The Sun Has Won Research Note: Historical and Planned U.S. Electricity Generation
Rob Carlson, December 2024
Summary: Wind and solar now constitute the vast majority of newly constructed electricity supply in the U.S., reaching 99.7% of new net generation commissioned in Q1 of 2024. Fossil-fueled electricity generation, produced by burning coal or natural gas, peaked in 2007 and has since fallen by 14% through 2023. In contrast, over that same period, electricity production from renewables, here defined as the combination of wind and solar, has grown by 600 GWh, to about 20% of total U.S. electricity supply. The growth in renewables has more than made up for the decline of fossil fuels, and fossil fuels are now being displaced by the combination of wind and solar, facilitated by battery storage.

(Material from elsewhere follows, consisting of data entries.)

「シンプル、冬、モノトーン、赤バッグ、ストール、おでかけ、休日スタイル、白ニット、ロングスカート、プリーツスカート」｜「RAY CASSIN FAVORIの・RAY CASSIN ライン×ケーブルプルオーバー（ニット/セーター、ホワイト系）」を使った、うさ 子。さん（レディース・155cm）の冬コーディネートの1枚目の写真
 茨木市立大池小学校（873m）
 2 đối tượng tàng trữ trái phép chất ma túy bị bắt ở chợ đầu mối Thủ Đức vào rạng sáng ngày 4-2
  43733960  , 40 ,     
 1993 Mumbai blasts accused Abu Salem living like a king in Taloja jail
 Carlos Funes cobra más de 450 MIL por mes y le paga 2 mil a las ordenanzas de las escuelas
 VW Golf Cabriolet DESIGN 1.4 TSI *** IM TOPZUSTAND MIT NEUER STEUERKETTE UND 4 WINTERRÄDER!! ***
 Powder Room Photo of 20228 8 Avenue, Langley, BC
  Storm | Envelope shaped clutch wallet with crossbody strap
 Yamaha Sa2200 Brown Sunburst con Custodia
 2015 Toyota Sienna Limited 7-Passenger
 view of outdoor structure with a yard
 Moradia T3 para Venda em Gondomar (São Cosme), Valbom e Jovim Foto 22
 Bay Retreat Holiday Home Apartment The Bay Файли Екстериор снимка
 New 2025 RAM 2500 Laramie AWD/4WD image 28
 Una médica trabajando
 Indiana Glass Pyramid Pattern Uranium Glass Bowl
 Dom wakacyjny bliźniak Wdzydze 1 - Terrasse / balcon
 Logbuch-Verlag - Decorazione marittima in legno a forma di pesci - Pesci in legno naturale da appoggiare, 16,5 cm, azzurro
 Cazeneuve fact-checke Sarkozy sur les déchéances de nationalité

Utilities and power planet operators expect to shut down increasing amounts of coal-fired electricity production. Some state markets are further into the energy transition than others. The combination of solar and batteries reduced natural gas usage during afternoon and evening hours in California in H1 2024 by approximately 50% compared with the same period in 2023. Similar impacts on gas use are emerging in Texas this year with the commissioning of new battery capacity. Widely trumpeted plans for significant new domestic gas-fired electricity generation are not yet evident in surveys of developers and utilities by the U.S. Energy Information Agency (EIA). While much is made today of a projected increase in electricity demand from data centers, which may delay the expected shutdown of some fossil-fueled production, the low price and capital efficiency of renewables will increasingly outcompete fossil fuels to meet that demand; the medium-, and long-term prospects for fossil-fueled electricity production in the U.S. are poor.